Ao fazer a defesa das medidas adotadas pelo Presidente Recep Tayyip Erdogan após a tentativa de golpe em 15 de julho passado, o Embaixador Hüseyin Diriöz foi questionado pela exoneração de cerca de 15 mil funcionários da Educação, o afastamento de 2.745 juízes e procuradores, o fechamento de 131 veículos de comunicação e as detenções de aproximadamente 10 mil militares. O diplomata disse que a Turquia "já voltou à normalidade", e que apenas foram detidos ou suspensos indivíduos suspeitos de ligação com o clérigo Fetullah Gülen. Para o Governo turco, Fetullah Gülen é o mentor da recente tentativa de golpe, acusação veementemente repudiada pelo clérigo que vive exilado nos Estados Unidos.
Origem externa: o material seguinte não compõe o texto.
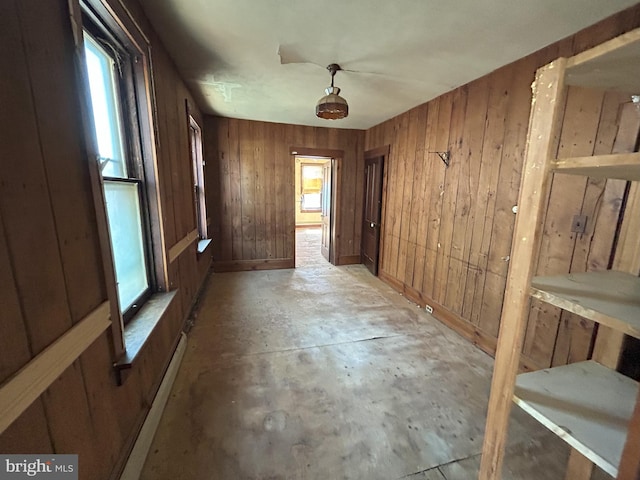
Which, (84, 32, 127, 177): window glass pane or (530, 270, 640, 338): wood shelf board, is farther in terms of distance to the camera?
(84, 32, 127, 177): window glass pane

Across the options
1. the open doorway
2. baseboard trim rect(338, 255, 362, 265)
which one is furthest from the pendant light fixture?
the open doorway

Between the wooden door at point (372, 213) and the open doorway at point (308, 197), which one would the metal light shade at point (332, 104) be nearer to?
the wooden door at point (372, 213)

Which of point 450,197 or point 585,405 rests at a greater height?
point 450,197

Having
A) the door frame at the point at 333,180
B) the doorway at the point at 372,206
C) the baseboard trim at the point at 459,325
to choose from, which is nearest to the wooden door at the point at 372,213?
the doorway at the point at 372,206

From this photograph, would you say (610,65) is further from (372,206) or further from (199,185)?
(199,185)

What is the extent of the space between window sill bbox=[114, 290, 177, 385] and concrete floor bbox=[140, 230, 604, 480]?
57 centimetres

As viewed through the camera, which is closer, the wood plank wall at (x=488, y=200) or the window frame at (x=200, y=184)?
the wood plank wall at (x=488, y=200)

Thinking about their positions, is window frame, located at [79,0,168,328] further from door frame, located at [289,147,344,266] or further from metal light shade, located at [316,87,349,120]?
door frame, located at [289,147,344,266]

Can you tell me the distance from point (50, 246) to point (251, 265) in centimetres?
375

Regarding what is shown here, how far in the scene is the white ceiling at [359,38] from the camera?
1.51 metres

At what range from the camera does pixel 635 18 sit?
1454 mm

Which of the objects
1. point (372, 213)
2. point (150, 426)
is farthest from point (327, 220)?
point (150, 426)

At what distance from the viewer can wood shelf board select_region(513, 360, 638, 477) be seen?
0.74 metres

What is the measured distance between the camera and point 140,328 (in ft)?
4.88
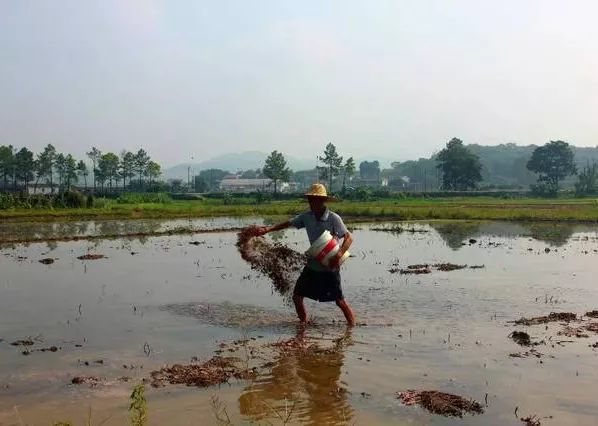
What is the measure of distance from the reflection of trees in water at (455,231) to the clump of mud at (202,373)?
43.7 feet

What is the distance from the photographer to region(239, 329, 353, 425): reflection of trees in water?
4645mm

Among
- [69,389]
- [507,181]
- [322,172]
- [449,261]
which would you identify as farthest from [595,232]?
[507,181]

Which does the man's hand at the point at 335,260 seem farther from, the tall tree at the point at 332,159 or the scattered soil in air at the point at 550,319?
the tall tree at the point at 332,159

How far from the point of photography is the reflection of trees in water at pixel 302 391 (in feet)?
15.2

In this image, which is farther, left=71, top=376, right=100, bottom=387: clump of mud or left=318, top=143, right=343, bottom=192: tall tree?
left=318, top=143, right=343, bottom=192: tall tree

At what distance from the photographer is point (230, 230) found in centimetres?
2531

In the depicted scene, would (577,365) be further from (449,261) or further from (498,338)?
(449,261)

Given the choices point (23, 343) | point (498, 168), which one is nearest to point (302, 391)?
point (23, 343)

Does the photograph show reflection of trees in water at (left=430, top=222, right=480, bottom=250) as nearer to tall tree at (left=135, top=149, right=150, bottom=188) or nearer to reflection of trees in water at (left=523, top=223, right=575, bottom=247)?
reflection of trees in water at (left=523, top=223, right=575, bottom=247)

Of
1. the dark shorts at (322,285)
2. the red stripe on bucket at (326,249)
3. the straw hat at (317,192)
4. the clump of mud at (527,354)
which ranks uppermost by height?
the straw hat at (317,192)

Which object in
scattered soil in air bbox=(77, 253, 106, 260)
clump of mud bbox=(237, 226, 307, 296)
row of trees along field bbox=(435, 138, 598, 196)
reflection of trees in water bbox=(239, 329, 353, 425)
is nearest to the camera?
reflection of trees in water bbox=(239, 329, 353, 425)

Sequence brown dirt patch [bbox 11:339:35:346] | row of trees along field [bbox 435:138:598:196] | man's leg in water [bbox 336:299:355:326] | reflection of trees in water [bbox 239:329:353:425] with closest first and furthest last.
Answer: reflection of trees in water [bbox 239:329:353:425] → brown dirt patch [bbox 11:339:35:346] → man's leg in water [bbox 336:299:355:326] → row of trees along field [bbox 435:138:598:196]

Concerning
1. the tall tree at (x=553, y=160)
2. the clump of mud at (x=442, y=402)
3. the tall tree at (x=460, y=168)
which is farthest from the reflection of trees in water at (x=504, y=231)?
the tall tree at (x=553, y=160)

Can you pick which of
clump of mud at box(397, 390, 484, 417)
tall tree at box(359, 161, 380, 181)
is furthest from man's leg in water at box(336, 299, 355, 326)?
tall tree at box(359, 161, 380, 181)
Especialista em políticas do Oriente Médio e conhecedor da situação interna e externa da Turquia, o professor de Relações Internacionais Jonuel Gonçalves, da Universidade Federal Fluminense, discorda da avaliação do Embaixador Hüseyin Diriöz:
"A Turquia não defende a democracia, defende o seu regime. Sem ser propriamente uma ditadura, a Turquia não pode também ser considerada uma democracia. Basta considerar estes números tão elevados de presos políticos, sendo que muitos deles sequer usaram de violência. Houve um passo atrás na Turquia, país que já viveu momentos mais democráticos. Agora, tudo isto que vem acontecendo na Turquia está ligado à guerra na região."
Jonuel Gonçalves detalha seu comentário:
"Na prática, a Turquia definiu quais são seus dois atuais grandes inimigos: de um lado, o Daesh, autointitulado Estado Islâmico, e de outro os curdos, ou, melhor dizendo, os políticos do Curdistão. Os curdos também têm dois inimigos, o Estado Islâmico e o Estado turco. É uma situação extremamente complexa. Nesta guerra, os governantes levam em conta os aspectos militares e securitários, e se esquecem do fator político. Então, os conflitos só se aguçam na região. Uma situação como esta pode provocar fortes reações internas na Turquia, intensificando a oposição, entre as forças de esquerda contrárias ao Presidente Recep Tayyp Erdogan. O presidente turco está neste momento diante de um quadro peculiar: ele está à frente de um quadro muito delicado, em que a fronteira entre democracia e ditadura é muito tênue."
Em relação à Alemanha, o Deputado Hans-Christian Stobele subiu à tribuna do Bundestag (o Parlamento nacional) para exigir providências do Governo em relação às notícias publicadas pelo jornal "Die Welt", de que “mais de 6 mil agentes secretos da Turquia estão agindo livremente no país”. Segundo o parlamentar, estes agentes, que contam com uma vasta rede de informantes, repassam aos órgãos de inteligência e ao Governo da Turquia informações sobre a política da Alemanha e também sobre as comunidades turcas no país.
Para o Professor Jonuel Gonçalves, a inteligência turca não pode ser menosprezada: "Não sei se podemos endossar as afirmações do parlamentar alemão, de que há 6 mil espiões turcos agindo livremente na Alemanha. Se ele está dizendo isso, provavelmente sabe do que está falando. Agora, fato inquestionável é a eficiência da inteligência turca. Para citar só um exemplo: há alguns anos, os agentes turcos prenderam em Nairóbi, capital do Quênia, o líder do PKK, Partido Trabalhista do Curdistão. O mundo procurava por este político, e somente a inteligência turca foi capaz de chegar até ele no Quênia. Esta eficiência da espionagem turca vem do século XIX, da época do Império Otomano, que se ramificava por várias regiões, o que facilitava as ações dos seus agentes. No caso da Alemanha, a situação é facilitada pelas numerosas comunidades turcas. É nesse ponto que aumenta a minha preocupação, pois a minha dúvida é se os agentes turcos na Alemanha estão espionando o país ou, mais provavelmente, as comunidades turcas nas quais há inúmeros opositores ao Presidente Recep Tayyp Erdogan."